### Passage shown

Mono Power Co. v. City of Los Angeles (9th Cir. 1922) supra, 284 F. 784, sheds some light on the background and purpose underlying the provision in question. In that case the City of Los Angeles attempted to condemn the property of a private corporation which had previously devoted it to the use of other governmental entities, and it was held that sections 1240 and 1241 prohibited the taking. There is a dictum in the case to the effect that the immunity conferred by those sections applies to property owned either by public entities or by private persons. The court stated that in 1913, when sections 1240 and 1241 were amended by the Legislature to insert the immunity provisions, "The bills were referred to the Judiciary Committee, where it was a question whether they might not permit the condemnation by one county, city and county, etc. of property owned by or lawfully appropriated to the use of another county, city and county, etc. ... [W]e must hold that it was the purpose of the Legislature to provide that property of a private corporation, as well as property of a municipal corporation, appropriated to the public use in one county, may not be appropriated to a public use by any other county, city and county, while such property is so appropriated and used." (Italics added.) (Id at p. 795.)
The city also asserts that it has a paramount right to administer [63 Cal.2d 297] the water system because it is an entity with powers broader than those of the district. fn. 4 We find this to be irrelevant here, however, in view of the clear language of subdivision 3 of section 1241.
And finally it is argued that the exercise of the power of eminent domain should be permitted in the present situation as a policy matter because section 106 of the Water Code declares that the use of water for domestic purposes is the highest use to which it can be devoted and the city's basic purpose is to provide water for domestic uses, whereas the district's essential function is to supply water for irrigation.

### Provided information
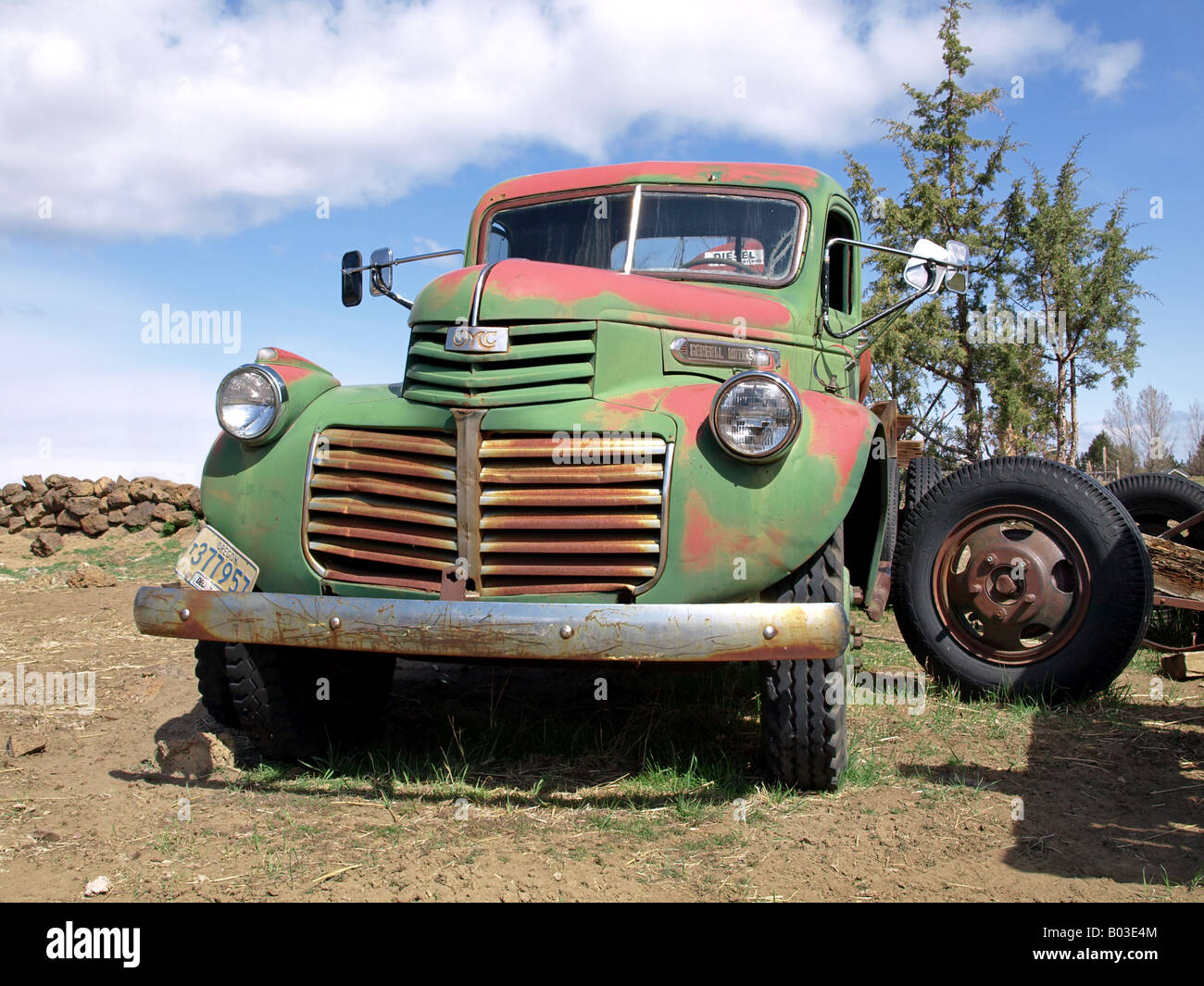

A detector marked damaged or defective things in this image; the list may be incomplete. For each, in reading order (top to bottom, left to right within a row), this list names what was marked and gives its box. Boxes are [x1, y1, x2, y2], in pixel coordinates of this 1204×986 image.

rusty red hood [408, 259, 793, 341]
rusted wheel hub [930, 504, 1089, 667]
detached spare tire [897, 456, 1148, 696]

* * *

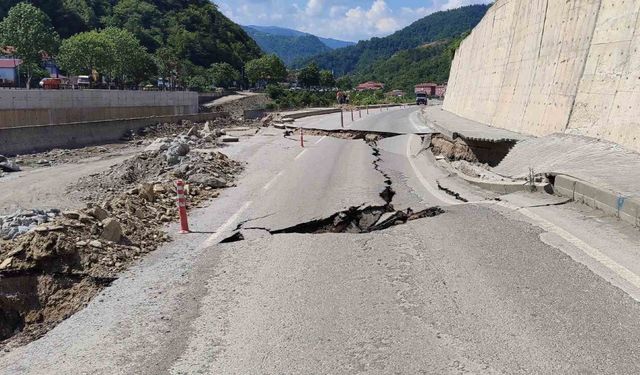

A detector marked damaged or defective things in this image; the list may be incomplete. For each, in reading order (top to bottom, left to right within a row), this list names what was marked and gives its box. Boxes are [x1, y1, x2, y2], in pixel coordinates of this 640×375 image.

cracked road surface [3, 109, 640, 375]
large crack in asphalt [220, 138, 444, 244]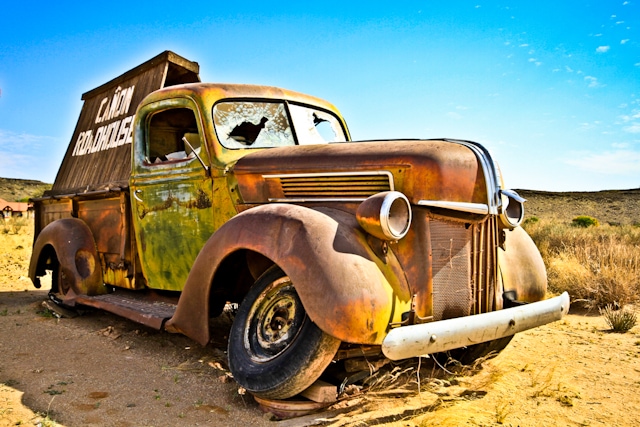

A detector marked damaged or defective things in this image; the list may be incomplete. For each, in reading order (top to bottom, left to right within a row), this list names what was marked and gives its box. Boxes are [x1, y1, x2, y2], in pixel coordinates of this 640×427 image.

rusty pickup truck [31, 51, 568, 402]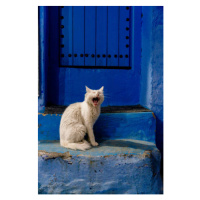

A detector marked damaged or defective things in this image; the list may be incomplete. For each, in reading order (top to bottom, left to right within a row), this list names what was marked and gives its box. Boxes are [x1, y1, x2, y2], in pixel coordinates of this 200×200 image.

...

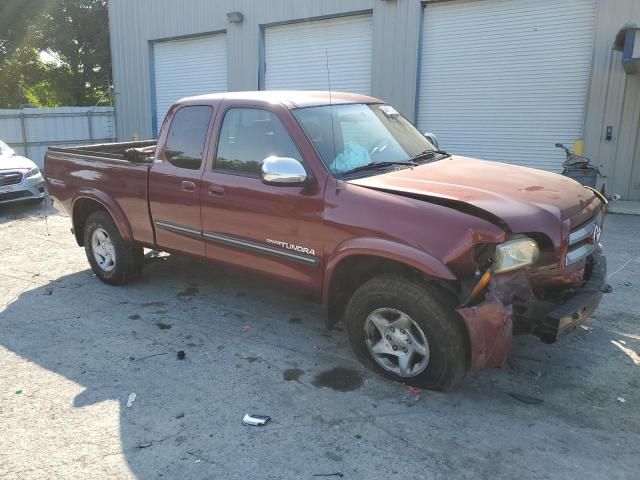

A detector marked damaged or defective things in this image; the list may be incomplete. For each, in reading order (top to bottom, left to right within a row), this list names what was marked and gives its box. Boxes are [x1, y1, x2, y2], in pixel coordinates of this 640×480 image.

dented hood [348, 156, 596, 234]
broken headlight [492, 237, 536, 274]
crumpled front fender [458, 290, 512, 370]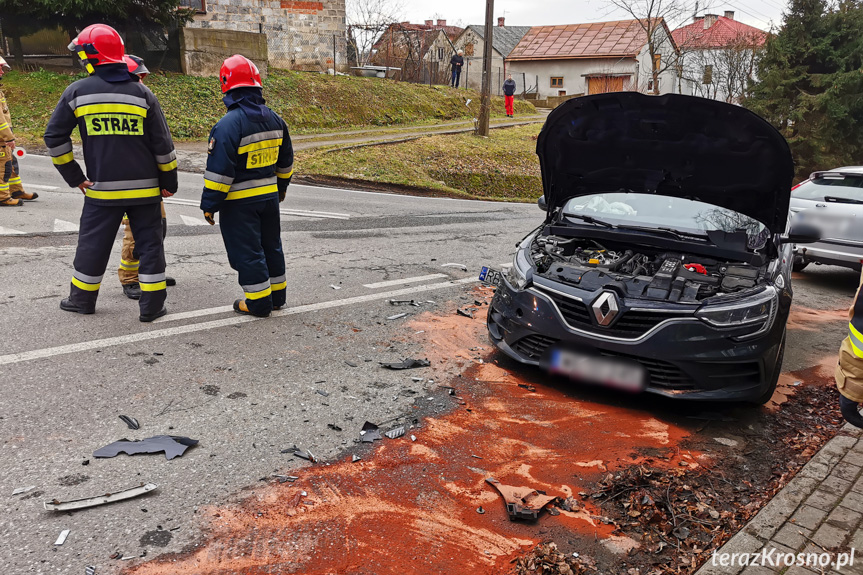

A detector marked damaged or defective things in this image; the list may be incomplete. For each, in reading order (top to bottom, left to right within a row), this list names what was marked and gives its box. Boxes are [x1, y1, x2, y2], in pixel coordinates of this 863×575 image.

### Task to carry out
In the passage on the City of Los Angeles's condemnation dispute, in what year were sections 1240 and 1241 amended to add the immunity provisions?

### Response for this exercise
1913